Я уверена, что Ахматова была главной любовью Гумилева и что он до самой своей смерти — несмотря на свои многочисленные увлечения, — не разлюбил ее.
Уверенность моя основана на его рассказах о ней и, главное, на том, как он говорил о ней. Не только его голос, но даже выражение его лица менялось, когда он произносил ее имя. Я постоянно расспрашивала Гумилева об Ахматовой и задавала ему самые нелепые вопросы, вроде: Любила ли она халву? Как она причесывалась еще гимназисткой? Хорошо ли она танцевала? Была ли у нее собственная собака? И даже: Что вы подарили ей на Рождество в первый год свадьбы?
Он смеялся над моим неугомонным любопытством, но охотно отвечал, «погружался в прошлое», — а о том, что он подарил Ахматовой на Рождество в первый год, рассказал даже очень подробно:
— Я купил у «Александра» на Невском большую коробку, обтянутую материей в цветы, и наполнил ее доверху, положил в нее шесть пар шелковых чулок, флакон духов Coty, два фунта шоколада Крафта, черепаховый гребень с шишками — я знал, что она о нем давно мечтает — и томик «Les amours jaunes» Тристана Корбьера.
Как она обрадовалась! Она прыгала по комнате от радости. Ведь у нее в семье ее не особенно-то баловали.
Когда я женился на Анне Андреевне (он почти всегда называл Ахматову Анна Андреевна, а не Аня) я выдал ей личный вид на жительство и положил в банк на ее имя две тысячи рублей, — продолжает он с плохо скрытым сознанием своего великодушия. — Я хотел, чтобы она чувствовала себя независимой и вполне обеспеченной.
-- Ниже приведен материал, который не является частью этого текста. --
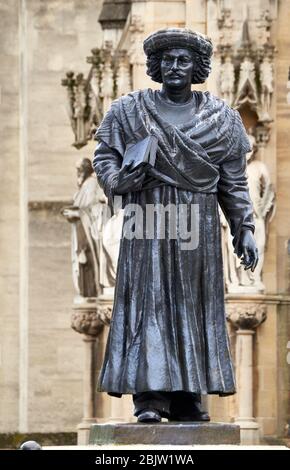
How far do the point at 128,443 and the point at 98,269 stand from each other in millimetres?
25363

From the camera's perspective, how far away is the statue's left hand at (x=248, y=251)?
24.0 metres

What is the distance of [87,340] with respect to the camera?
49844mm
Он подробно описывает мне их свадебное путешествие, все, что они видели и где побывали.
— А когда, — спрашиваю я, — когда и где Ахматова впервые напечатала стихи?
— У меня, в моем журнале «Сириус», — не без гордости отвечает Гумилев. — Я первый напечатал ее еще в 1907 году в издаваемом мною журнале в Париже. Я был не только издателем «Сириуса», но и редактором и главным сотрудником его. Я печатал в нем свои стихи и свою прозу под всевозможными псевдонимами: Грант, Терин и сколько еще других… Но «Сириус», к сожалению, вскоре лопнул. Издатель не вынес полной убыточности этого великого предприятия, а редактор и сотрудники изнемогли под тяжестью литературной нагрузки. Мецената не нашлось. Вышло только три номера. Так бесславно провалилась «безумная мечта поэта» сразу завоевать славу.
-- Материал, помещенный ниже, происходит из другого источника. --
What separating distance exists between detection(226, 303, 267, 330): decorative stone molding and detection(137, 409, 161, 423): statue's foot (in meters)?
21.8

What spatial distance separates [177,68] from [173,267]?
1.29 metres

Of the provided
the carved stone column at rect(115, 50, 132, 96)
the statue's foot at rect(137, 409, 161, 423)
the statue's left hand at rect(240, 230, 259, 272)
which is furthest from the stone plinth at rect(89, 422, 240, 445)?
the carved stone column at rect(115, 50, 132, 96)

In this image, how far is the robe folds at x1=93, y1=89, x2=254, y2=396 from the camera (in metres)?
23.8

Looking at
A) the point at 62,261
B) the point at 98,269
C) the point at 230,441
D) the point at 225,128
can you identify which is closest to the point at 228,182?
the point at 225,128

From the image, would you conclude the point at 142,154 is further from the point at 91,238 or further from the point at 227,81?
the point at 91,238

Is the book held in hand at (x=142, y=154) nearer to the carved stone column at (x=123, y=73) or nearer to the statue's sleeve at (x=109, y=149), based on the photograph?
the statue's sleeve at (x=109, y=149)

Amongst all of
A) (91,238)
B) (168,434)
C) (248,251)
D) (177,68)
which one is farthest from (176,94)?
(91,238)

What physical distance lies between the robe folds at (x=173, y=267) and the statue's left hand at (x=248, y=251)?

И как это тогда было горько и обидно. И как забавно теперь! Ведь я плакал, плакал как девчонка. Мне казалось, что я навеки опозорен, что я не переживу гибели моей мечты.
Я спрашиваю:
— Вы помните, какие стихи Ахматовой появились у вас в «Сириусе»?
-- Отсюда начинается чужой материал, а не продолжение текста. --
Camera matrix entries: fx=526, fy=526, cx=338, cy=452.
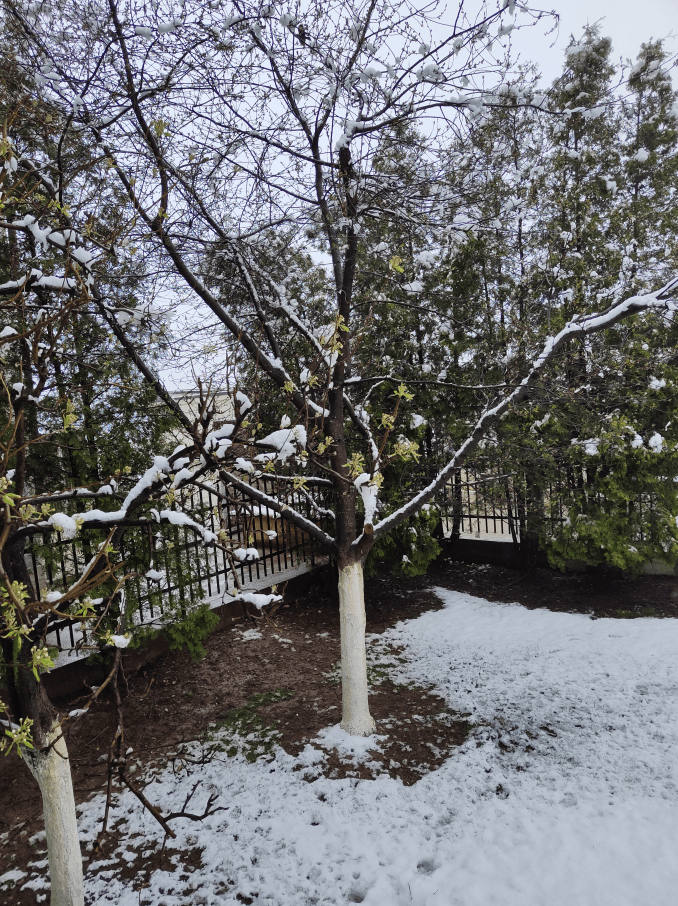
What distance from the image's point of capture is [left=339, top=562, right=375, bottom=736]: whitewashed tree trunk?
15.2 ft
— Конечно, помню! — И он читает мне наизусть:
На руке его много блестящих колец
Покоренных им девичьих, нежных сердец.
Там ликует алмаз и мечтает опал,
И красивый рубин так причудливо ал.
Но на бледной руке нет кольца моего,
Никому, никому не отдам я его.
Я не пришел в восторг от этого стихотворения, а конец: «Мне сковал его месяца луч золотой…» я советовал вовсе отбросить. Но я все же напечатал его и даже с последней строфой. Я ведь был катастрофически влюблен и на все готов, чтобы угодить Ахматовой. Впрочем, она тогда была еще Анна Горенко. Ахматовой она стала позже, уже моей женой. Ахматова — фамилия ее бабушки-татарки, той самой, о которой она писала:
Мне от бабушки татарки
Были редкостью подарки…
Мне тогда еще и в голову не приходило, что она талантлива. Ведь все барышни играют на рояле и пишут стихи. Я был без памяти влюблен в нее. Как-то, когда я приехал к ней в Севастополь, она была больна свинкой. И она показалась мне с уродливо распухшей шеей еще очаровательнее, чем всегда. Она, по-моему, была похожа на Афину Палладу, а когда я сказал ей об этом, она решила, что я издеваюсь над ней, назвала меня глупым, злым и бессердечным и прогнала. Я ушел, но весь вечер простоял под ее окном, ожидая, что она позовет меня. А утром уехал, так и не увидев ее снова. Как она меня мучила! В другой мой приезд она, после очень нежного свидания со мной, вдруг заявила: «Я влюблена в негра из цирка. Если он потребует, я все брошу и уеду с ним». Я отлично знал, что никакого негра нет, и даже цирка в Севастополе нет, но я все же по ночам кусал руки и сходил с ума от отчаяния.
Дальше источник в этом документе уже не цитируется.